Heatplot showing heritability (column 1 and 2) and repeatability estimates (column 3 onwards) for agronomic, disease and quality traits in the respective environments.

The fit of genomic data to BLUEs of respective traits improves with modelling additive*additive epistasis

The three marker datasets reported herein were assessed for their fit to 1. BLUEs within environments and 2. BLUEs across environments by estimating their respective broad sense and narrow sense genomic repeatabilities. The estimates of broad sense genomic repeatabilities were consistently higher for a given combination of trait and environment compared to corresponding narrow sense heritabilities (Figs. 13 to 18).

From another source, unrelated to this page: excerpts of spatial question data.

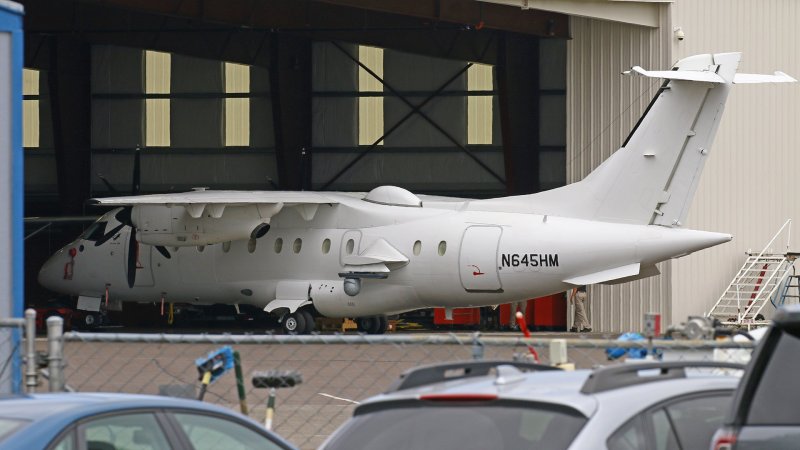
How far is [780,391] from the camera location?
17.1 ft

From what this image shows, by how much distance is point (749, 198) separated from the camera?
31922mm

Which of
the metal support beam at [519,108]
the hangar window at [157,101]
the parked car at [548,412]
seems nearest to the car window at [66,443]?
the parked car at [548,412]

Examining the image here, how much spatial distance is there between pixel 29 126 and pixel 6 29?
32.7 metres

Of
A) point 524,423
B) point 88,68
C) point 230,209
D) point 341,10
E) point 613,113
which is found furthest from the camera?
point 88,68

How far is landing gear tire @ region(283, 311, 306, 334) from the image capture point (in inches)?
1175

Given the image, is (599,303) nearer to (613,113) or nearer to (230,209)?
(613,113)

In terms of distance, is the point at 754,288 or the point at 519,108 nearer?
the point at 754,288

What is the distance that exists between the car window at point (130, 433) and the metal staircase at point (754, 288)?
26077 millimetres

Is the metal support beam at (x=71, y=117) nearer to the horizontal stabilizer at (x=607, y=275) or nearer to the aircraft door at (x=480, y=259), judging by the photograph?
the aircraft door at (x=480, y=259)

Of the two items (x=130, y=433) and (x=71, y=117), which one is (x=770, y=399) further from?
(x=71, y=117)

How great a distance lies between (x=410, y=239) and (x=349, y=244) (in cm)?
168

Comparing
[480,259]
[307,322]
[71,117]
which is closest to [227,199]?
[307,322]

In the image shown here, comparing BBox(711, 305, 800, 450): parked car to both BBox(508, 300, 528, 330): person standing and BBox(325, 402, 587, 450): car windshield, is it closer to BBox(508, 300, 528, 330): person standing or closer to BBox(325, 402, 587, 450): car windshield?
BBox(325, 402, 587, 450): car windshield

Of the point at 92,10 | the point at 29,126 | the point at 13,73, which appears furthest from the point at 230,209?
the point at 13,73
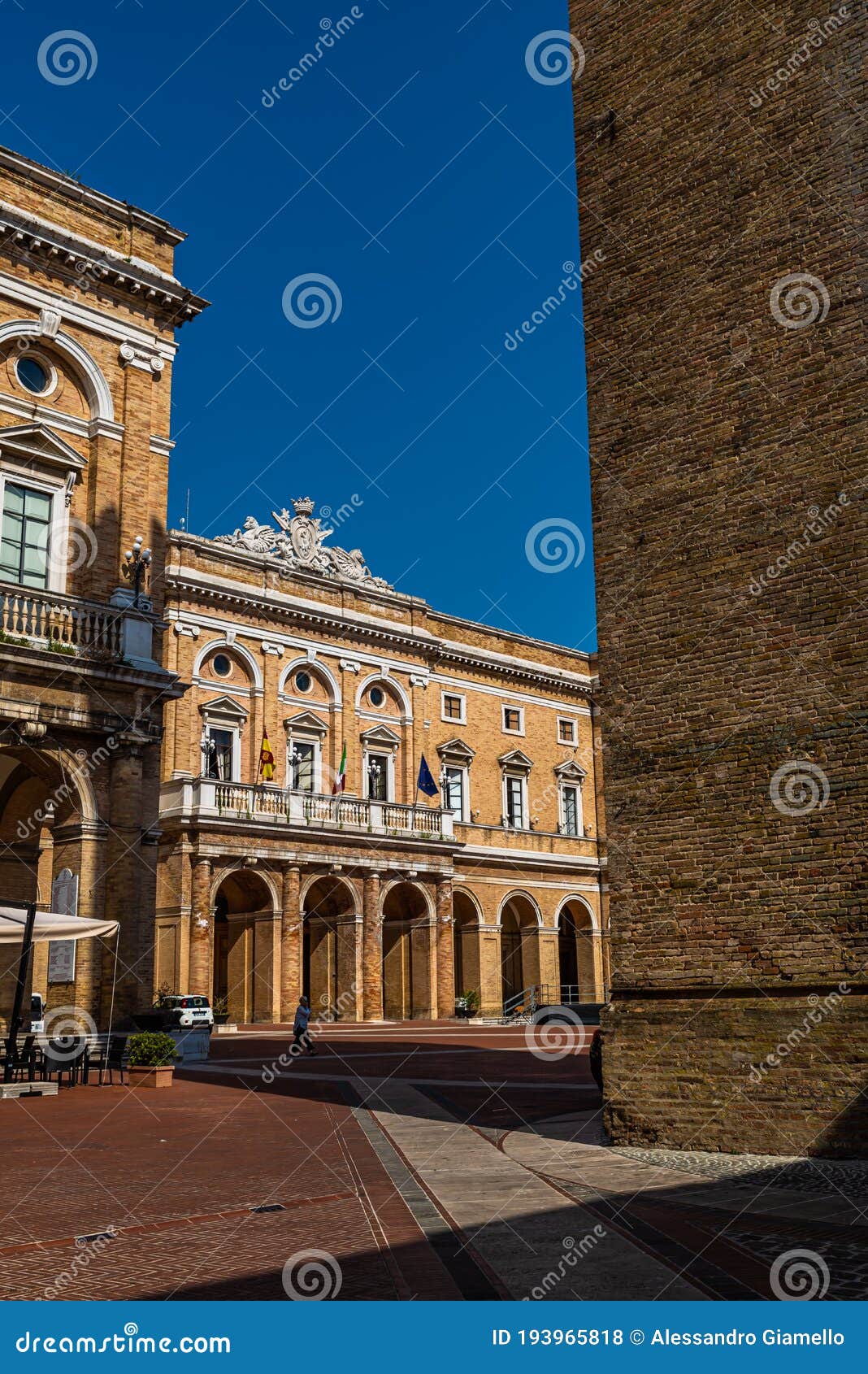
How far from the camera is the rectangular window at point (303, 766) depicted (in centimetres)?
4125

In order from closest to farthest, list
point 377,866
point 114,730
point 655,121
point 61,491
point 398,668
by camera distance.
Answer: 1. point 655,121
2. point 114,730
3. point 61,491
4. point 377,866
5. point 398,668

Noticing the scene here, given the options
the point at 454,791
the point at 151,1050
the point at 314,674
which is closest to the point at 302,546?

The higher estimates of the former not only highlight the advantage of modelling epistasis for predicting line performance.

Fig. 13
figure 13

Narrow sense genomic repeatabilities for respective combination of environments and traits based on 35k chip.

Fig. 14
figure 14

Broad sense genomic repeatabilities for respective combination of environments and traits based on 35k chip.

Fig. 15
figure 15

Narrow sense genomic repeatabilities for respective combination of environments and traits based on 90k chip.

Fig. 16
figure 16

Broad sense genomic repeatabilities for respective combination of environments and traits based on 90k chip.

Fig. 17
figure 17

Narrow sense genomic repeatabilities for respective combination of environments and traits based on 135k chip.

Fig. 18
figure 18

Broad sense genomic repeatabilities for respective combination of environments and traits based on 135k chip.

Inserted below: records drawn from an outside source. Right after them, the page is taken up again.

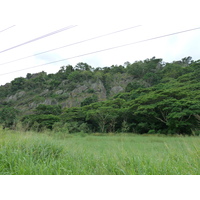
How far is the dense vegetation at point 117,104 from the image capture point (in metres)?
15.1

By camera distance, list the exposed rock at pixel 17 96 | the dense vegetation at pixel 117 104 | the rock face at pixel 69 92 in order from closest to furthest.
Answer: the dense vegetation at pixel 117 104 < the rock face at pixel 69 92 < the exposed rock at pixel 17 96

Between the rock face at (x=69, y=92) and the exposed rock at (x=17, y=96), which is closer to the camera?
the rock face at (x=69, y=92)

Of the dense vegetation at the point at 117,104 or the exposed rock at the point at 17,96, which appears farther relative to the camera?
the exposed rock at the point at 17,96

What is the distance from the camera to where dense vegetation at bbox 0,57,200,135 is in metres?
15.1

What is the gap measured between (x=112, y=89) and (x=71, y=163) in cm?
3810

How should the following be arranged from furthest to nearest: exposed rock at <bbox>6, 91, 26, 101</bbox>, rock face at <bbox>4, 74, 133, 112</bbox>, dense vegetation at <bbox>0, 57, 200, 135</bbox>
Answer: exposed rock at <bbox>6, 91, 26, 101</bbox> → rock face at <bbox>4, 74, 133, 112</bbox> → dense vegetation at <bbox>0, 57, 200, 135</bbox>

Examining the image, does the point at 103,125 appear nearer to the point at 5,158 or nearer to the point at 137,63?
the point at 5,158

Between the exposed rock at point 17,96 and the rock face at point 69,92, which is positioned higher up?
the exposed rock at point 17,96

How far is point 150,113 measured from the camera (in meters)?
16.6

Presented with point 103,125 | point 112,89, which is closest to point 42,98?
point 112,89

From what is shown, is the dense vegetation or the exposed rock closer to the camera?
the dense vegetation

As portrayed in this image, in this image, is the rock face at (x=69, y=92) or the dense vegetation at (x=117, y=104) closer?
the dense vegetation at (x=117, y=104)

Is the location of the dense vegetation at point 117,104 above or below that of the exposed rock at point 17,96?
below

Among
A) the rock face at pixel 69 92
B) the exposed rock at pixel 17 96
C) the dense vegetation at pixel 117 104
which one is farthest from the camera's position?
the exposed rock at pixel 17 96
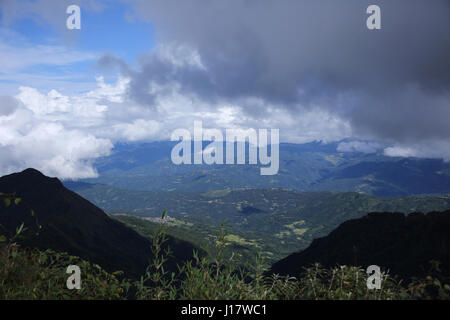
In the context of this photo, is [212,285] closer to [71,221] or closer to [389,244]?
[389,244]

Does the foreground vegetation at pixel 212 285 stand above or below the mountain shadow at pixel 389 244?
above

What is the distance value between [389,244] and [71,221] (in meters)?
157

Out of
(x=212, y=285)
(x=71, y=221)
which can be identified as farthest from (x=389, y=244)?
(x=71, y=221)

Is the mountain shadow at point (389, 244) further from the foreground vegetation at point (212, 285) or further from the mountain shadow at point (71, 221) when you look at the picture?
the foreground vegetation at point (212, 285)

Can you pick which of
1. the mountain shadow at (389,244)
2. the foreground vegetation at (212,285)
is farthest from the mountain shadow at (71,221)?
the foreground vegetation at (212,285)

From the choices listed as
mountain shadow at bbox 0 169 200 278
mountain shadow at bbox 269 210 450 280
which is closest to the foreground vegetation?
mountain shadow at bbox 269 210 450 280

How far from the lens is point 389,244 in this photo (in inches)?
4574

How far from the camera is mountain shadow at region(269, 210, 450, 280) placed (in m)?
90.4

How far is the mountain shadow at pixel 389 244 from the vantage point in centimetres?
9044

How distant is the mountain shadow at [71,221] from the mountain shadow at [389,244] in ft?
222

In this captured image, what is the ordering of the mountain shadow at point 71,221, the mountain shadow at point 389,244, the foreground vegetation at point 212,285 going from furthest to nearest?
the mountain shadow at point 71,221, the mountain shadow at point 389,244, the foreground vegetation at point 212,285

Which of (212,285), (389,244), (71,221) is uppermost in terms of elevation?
(212,285)
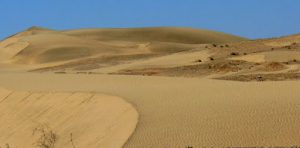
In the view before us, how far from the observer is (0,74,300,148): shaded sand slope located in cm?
936

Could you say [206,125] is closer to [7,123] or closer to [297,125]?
[297,125]

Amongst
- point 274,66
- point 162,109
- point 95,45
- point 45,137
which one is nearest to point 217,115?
point 162,109

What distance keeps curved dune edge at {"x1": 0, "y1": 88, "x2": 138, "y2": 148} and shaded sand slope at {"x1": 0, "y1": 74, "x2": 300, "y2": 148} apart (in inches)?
13.4

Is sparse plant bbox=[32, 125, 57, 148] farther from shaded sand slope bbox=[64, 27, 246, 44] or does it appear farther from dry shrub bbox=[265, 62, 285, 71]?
shaded sand slope bbox=[64, 27, 246, 44]

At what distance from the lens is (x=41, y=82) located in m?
20.4

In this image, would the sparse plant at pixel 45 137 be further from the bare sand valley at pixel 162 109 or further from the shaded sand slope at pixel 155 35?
the shaded sand slope at pixel 155 35

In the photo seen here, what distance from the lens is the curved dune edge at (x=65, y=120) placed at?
10844 millimetres

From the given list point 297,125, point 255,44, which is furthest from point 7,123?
point 255,44

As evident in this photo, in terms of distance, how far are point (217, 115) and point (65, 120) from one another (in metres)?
3.90

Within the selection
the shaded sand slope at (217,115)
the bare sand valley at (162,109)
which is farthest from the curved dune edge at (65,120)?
the shaded sand slope at (217,115)

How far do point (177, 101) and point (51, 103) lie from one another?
4.13m

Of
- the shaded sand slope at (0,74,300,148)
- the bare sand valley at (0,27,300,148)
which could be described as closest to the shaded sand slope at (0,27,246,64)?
the bare sand valley at (0,27,300,148)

High genomic prediction accuracies support the interoperability of genomic and phenotypic data

The varying marker densities used to predict respective traits herein reveal counter-intuitive results wherein, markers derived from 35k and 90k chip perform at par (Fig. 19). The prediction abilities with markers derived from 135k chip for most phenotypes are in most cases lower compared to those derived from other chips since the number of genotypes is almost halved with the 135k chip. Interestingly however, the higher marker density of 135k chip yields close results to the other for disease traits and surpasses the other two for DTR. The redundancy observed stems from robust fit of used model in assessing genotype performance(s) for a given trait. The higher marker density however has uses in GWAS augmented with precision phenotyping for instance40.

Fig. 19
figure 19

Boxplots showing distributions of 5-fold cross validation runs (100x) for the three marker platforms for respective agronomic, quality and disease traits.